Persuadé qu’il avait fait une impression redoutable sur M. Florent, le baron se détourna alors du pauvre homme et regagna le petit cercle que Sonia et ses amies faisaient au centre de la cour, tandis que les autres prisonniers se promenaient autour d’eux.

Sonia parcourait rapidement les feuillets collés de la lettre au commandant Jacques, lettre qui commençait ainsi:

«Commandant! la France n’a plus d’espoir qu’en vous, et cependant nous venons d’apprendre que vous avez refusé d’user du seul moyen d’évasion qui pourrait vous sauver! Vous n’en avez point le droit, commandant…»

À ce moment, un certain brouhaha et un important murmure qui s’élevaient au fond de la cour attirèrent l’attention générale. On détourna les yeux du côté de ce tumulte et alors Sonia vit s’avancer, parmi la foule des prisonniers qui accouraient pour le mieux voir, le Subdamoun lui-même.

Il était d’une pâleur de cire. On eût dit un Lazare sortant du tombeau. Mais, dans cet aspect funèbre, il avait conservé ces admirables lignes du visage qui sont la marque du plus ferme et du plus noble caractère. Hélas! il ne pouvait plus avoir que la volonté de cacher au profane le désespoir d’une âme écrasée par un trop lourd destin!

C’est en vain que Talbot, l’épaule appuyée à un pilier de la galerie, qui le protégeait de son ombre, guettait chez cette illustre victime la manifestation passagère de la plus petite défaillance.

Dans le morceau de pain qu’il avait rompu, à son petit déjeuner du matin, le commandant Jacques avait trouvé, sur une infime parcelle de papier, la phrase qui lui avait dicté sa conduite.

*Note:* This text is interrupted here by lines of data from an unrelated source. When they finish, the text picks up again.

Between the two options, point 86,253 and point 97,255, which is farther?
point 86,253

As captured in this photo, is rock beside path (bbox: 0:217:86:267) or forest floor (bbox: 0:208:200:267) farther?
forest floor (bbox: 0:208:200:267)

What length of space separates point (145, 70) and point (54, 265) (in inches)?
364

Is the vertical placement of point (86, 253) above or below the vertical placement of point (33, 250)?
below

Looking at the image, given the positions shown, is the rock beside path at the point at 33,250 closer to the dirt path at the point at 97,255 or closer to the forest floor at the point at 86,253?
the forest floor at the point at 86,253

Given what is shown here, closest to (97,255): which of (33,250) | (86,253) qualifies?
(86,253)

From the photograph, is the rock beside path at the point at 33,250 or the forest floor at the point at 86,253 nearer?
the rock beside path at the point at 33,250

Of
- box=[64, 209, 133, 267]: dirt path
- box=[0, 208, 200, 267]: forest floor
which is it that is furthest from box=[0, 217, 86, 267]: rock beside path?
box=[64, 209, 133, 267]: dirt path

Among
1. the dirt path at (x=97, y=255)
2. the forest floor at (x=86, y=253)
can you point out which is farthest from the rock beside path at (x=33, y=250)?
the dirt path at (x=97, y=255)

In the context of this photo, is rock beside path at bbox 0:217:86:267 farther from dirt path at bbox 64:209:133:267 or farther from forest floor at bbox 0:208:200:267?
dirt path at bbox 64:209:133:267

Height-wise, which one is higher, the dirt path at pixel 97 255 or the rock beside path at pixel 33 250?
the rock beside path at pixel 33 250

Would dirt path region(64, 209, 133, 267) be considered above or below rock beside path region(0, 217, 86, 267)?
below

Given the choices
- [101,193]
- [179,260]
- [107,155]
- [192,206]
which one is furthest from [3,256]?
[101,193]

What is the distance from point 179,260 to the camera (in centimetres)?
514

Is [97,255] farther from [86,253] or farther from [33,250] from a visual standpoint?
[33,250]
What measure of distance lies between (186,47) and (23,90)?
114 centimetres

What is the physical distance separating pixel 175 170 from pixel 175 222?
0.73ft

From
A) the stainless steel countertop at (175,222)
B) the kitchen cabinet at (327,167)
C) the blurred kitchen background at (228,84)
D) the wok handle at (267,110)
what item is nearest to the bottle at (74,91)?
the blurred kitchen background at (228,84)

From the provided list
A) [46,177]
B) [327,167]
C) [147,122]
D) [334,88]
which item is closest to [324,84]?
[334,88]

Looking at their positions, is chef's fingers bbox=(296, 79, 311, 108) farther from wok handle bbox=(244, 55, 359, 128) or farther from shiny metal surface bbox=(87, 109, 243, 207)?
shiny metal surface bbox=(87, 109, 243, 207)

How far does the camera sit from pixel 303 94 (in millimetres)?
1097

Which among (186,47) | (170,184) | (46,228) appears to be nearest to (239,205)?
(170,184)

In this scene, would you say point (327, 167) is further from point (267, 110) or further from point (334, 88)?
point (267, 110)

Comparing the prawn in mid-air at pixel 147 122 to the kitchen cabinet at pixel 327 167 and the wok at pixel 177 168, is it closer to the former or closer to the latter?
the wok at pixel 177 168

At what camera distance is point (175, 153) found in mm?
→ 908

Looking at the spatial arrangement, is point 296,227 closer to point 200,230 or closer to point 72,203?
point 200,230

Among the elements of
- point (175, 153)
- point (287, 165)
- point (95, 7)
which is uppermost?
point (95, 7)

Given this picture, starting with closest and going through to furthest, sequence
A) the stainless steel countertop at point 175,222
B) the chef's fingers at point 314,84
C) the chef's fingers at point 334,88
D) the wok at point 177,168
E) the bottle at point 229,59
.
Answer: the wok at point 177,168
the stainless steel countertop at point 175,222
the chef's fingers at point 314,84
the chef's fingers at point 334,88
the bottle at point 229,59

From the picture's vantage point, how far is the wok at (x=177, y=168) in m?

Il ne douta point que tout ceci ne tendît à rien moins qu’à le faire revenir sur la volonté qu’il avait de ne se prêter à aucune tentative d’évasion, mais, par respect pour sa mère, il fit ce qu’elle lui demandait.

Sonia s’était levée en l’apercevant, et son émotion était telle que la belle artiste était devenue, pour le moins, aussi pâle que lui!

Il eut, à son intention, son premier et triste sourire. Leurs regards se croisèrent et la vie de l’amour revint, en un instant, apporter des couleurs aux belles joues de la captive.

Elle ne fut point maîtresse de l’élan qui la jeta vers lui et presque dans ses bras. Dans ce moment, il comprit qu’il avait eu pour cette adorable femme autre chose qu’un caprice coupable.

Et il s’avoua le crime qu’il commettait en aimant Sonia. Pauvre Lydie! N’était-elle donc plus aimée? Qui donc eût pu le prétendre ou tout au moins l’affirmer?

Nous touchons là au mystère du vaste cœur des hommes, sollicités par deux objets également aimables, mais si absolument différents qu’on peut lui trouver, à ce cœur et surtout en temps de révolution, des excuses d’apprécier pleinement la vertu de l’un sans avoir le courage de rejeter la séduction de l’autre.